# External Validation Using Documented Greenwashing Cases

## Overview
This module conducts external validation of the GRAT by testing its ability to distinguish between companies with documented greenwashing accusations and those with clean environmental records. It implements the validation approach outlined in the methodology using real-world "ground truth" data to assess discriminant validity.

## Validation Framework
**Data source**: Ensemble analysis results (`ensemble_results_summary_ensforperf.xlsx`, Company_Averages sheet)
**Primary metric**: Average median greenwashing scores across 2021-2022 to reflect consistent risk patterns rather than yearly fluctuations
**Validation approach**: Systematic comparison between known positive cases and clean record companies using non-parametric statistical testing

## Company Classification Groups
Based on systematic online search examining all 14 sample companies between January 2020-December 2023:

### Known Positive Cases (n=3)
- **CEZ**: Documented greenwashing accusations from credible sources
- **Ørsted**: Documented environmental claims controversies  
- **PGE**: Documented greenwashing-related criticisms
- **Classification basis**: Multi-language search across Greenpeace offices, investigative outlets, consumer protection agencies, and energy sector publications

### Clean Record Companies (n=11)
- **All remaining companies**: No documented greenwashing accusations found within the timeframe
- **Historical cases excluded**: Past accusations outside 2020-2023 timeframe classified as clean record

## Statistical Testing Methodology
**Primary test**: Mann-Whitney U test (Wilcoxon rank-sum test)
- **Hypothesis**: H₁: Known positive cases score significantly higher than clean record companies (one-tailed test)
- **Justification**: Non-parametric test appropriate for small samples without normal distribution assumptions
- **Effect size**: Rank-biserial correlation (r) calculated as r = 1 - (2U)/(n₁ × n₂)

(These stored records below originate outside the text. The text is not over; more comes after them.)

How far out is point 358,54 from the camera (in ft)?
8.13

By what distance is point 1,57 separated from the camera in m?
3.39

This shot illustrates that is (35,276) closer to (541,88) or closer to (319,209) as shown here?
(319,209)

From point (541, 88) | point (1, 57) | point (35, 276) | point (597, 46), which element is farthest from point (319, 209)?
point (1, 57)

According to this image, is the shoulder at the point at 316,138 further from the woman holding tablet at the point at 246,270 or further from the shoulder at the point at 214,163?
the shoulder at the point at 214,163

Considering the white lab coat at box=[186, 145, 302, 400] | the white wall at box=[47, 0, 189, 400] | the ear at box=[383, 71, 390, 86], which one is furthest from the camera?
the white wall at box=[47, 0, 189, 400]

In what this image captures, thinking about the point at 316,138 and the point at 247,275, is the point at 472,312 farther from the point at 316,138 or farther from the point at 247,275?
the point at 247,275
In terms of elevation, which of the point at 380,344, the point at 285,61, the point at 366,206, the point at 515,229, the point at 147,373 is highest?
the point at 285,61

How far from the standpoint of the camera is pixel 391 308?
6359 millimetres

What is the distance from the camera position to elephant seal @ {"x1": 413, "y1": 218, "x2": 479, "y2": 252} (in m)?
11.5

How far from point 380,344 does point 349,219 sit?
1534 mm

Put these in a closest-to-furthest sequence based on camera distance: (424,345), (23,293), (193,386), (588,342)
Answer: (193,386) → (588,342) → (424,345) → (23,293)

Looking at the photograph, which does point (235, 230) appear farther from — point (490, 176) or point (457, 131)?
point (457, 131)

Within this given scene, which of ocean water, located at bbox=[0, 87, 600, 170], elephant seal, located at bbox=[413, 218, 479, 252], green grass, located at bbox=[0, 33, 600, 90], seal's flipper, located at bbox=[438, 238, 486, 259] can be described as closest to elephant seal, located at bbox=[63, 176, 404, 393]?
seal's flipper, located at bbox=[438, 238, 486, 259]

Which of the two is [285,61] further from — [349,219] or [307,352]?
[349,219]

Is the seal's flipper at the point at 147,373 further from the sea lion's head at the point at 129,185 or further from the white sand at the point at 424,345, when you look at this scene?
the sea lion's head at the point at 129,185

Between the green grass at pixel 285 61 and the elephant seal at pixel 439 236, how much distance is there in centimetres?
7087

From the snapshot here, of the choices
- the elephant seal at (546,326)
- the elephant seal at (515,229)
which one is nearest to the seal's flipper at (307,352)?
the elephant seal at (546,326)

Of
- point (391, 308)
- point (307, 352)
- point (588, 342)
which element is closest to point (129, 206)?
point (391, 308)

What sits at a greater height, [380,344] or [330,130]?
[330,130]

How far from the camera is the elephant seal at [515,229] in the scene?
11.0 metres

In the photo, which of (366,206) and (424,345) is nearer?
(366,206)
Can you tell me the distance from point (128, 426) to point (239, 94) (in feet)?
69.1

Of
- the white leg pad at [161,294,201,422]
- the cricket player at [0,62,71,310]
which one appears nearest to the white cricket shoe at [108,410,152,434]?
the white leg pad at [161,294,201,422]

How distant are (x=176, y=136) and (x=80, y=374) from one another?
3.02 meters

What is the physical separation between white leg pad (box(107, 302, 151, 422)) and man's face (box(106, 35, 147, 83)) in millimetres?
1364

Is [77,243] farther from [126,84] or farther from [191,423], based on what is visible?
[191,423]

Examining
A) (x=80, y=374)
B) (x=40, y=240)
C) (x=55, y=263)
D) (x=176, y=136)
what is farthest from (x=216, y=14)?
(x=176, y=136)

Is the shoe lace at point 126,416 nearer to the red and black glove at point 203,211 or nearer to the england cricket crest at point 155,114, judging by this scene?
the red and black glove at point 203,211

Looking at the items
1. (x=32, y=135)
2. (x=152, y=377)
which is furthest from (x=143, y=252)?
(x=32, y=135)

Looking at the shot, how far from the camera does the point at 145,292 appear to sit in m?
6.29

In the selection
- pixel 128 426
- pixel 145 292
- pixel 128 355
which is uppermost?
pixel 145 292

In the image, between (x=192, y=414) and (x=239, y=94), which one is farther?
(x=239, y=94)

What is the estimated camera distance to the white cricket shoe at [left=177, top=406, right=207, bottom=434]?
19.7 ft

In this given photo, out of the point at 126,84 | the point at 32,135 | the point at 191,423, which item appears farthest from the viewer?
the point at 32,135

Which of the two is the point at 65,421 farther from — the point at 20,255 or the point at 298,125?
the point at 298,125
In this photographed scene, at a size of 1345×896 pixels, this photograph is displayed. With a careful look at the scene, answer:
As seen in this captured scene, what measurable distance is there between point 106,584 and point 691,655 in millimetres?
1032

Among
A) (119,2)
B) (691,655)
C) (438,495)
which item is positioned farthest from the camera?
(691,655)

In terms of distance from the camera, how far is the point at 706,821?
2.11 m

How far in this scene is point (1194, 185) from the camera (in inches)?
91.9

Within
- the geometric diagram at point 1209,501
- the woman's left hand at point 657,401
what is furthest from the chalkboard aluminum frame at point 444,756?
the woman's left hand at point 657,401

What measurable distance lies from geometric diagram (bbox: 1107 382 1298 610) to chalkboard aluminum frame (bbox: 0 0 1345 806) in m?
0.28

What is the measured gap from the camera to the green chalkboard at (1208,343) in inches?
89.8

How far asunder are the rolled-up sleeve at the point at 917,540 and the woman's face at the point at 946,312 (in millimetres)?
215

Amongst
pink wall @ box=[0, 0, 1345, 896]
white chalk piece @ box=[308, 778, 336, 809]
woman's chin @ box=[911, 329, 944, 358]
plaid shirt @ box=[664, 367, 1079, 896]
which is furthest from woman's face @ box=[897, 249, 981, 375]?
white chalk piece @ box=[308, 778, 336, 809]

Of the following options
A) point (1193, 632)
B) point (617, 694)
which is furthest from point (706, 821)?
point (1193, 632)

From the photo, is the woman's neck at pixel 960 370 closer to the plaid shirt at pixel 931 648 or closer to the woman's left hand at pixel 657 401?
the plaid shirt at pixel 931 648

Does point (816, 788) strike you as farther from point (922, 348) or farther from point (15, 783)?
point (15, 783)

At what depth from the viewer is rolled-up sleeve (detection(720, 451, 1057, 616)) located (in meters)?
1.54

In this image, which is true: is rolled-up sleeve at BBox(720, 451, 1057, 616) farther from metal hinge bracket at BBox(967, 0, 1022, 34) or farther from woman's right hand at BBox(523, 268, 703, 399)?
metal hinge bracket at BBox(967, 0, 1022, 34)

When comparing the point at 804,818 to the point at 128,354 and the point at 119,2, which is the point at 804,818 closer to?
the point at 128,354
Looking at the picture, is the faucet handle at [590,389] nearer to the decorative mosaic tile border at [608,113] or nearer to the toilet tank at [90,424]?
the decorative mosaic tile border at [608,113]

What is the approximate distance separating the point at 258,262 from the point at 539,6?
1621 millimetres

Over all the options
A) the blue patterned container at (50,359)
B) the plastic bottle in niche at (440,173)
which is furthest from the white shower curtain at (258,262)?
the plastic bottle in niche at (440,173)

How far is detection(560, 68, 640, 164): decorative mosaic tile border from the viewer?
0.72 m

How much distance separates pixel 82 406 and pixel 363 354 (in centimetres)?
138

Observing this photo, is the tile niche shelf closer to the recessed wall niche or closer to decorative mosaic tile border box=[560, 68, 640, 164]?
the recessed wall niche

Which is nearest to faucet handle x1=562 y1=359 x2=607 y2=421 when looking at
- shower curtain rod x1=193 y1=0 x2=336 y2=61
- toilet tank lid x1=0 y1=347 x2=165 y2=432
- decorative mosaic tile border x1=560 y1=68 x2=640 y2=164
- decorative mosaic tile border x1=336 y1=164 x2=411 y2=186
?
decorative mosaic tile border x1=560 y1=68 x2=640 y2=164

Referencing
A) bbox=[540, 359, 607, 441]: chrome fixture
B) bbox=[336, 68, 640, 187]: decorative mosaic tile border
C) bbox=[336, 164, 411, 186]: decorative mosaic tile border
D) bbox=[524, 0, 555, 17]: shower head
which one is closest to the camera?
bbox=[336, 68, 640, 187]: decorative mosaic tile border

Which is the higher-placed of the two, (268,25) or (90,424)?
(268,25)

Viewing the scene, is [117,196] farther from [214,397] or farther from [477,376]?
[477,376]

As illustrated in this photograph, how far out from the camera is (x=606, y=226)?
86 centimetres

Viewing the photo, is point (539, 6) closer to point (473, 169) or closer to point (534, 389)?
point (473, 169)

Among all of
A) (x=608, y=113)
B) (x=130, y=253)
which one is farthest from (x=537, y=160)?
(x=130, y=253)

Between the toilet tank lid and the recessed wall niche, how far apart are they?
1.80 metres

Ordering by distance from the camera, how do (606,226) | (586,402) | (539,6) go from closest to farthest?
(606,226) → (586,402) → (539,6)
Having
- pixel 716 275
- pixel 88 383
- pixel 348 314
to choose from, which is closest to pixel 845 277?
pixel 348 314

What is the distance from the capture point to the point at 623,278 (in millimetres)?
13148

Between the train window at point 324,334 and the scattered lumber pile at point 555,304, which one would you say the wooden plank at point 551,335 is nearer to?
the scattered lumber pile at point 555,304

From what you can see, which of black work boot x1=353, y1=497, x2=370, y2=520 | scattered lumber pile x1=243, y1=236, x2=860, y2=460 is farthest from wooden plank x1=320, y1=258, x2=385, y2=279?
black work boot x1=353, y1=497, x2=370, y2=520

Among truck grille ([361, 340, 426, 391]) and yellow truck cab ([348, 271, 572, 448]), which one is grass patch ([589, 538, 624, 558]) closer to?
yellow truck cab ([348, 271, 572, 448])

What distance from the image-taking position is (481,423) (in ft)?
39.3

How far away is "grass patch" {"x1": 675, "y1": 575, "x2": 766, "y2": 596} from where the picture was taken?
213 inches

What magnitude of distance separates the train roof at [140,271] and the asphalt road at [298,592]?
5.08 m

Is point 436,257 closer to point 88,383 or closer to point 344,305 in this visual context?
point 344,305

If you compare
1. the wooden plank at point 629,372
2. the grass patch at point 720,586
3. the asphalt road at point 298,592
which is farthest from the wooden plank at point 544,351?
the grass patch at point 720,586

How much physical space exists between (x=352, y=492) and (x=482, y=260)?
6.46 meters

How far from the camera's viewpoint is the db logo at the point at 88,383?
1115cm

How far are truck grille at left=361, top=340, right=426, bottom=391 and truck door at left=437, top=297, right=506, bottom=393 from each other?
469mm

## Key Validation Metrics Calculated
1. **Group score distributions**: Median, mean, and range for both validation groups
2. **Statistical significance**: p-value testing at α = 0.05 significance level
3. **Effect size interpretation**: Small (≥0.1), medium (≥0.3), or large (≥0.5) effects
4. **Ranking analysis**: Position of known positive cases within overall company rankings
5. **Threshold analysis**: Number of known positive cases scoring above clean record median

## Critical Statistical Limitations
**Sample size constraints**: Only 14 total observations create severe statistical power limitations
**Central Limit Theorem requirements**: Mann-Whitney U test effectiveness compromised with such small samples
**Validation interpretation**: Results should be considered **indicative only**, not conclusive evidence
**Random phenomenon possibility**: Observed patterns could represent chance variation between 2021-2022 rather than systematic GRAT accuracy

## External Validation Outputs
- **Discriminant validity assessment**: Whether GRAT can separate documented cases from clean records
- **Effect size quantification**: Magnitude of difference between validation groups  
- **Ranking validation**: Positional analysis of known cases within risk score distribution
- **Statistical confidence measures**: p-values and confidence intervals (with appropriate caveats about small sample limitations)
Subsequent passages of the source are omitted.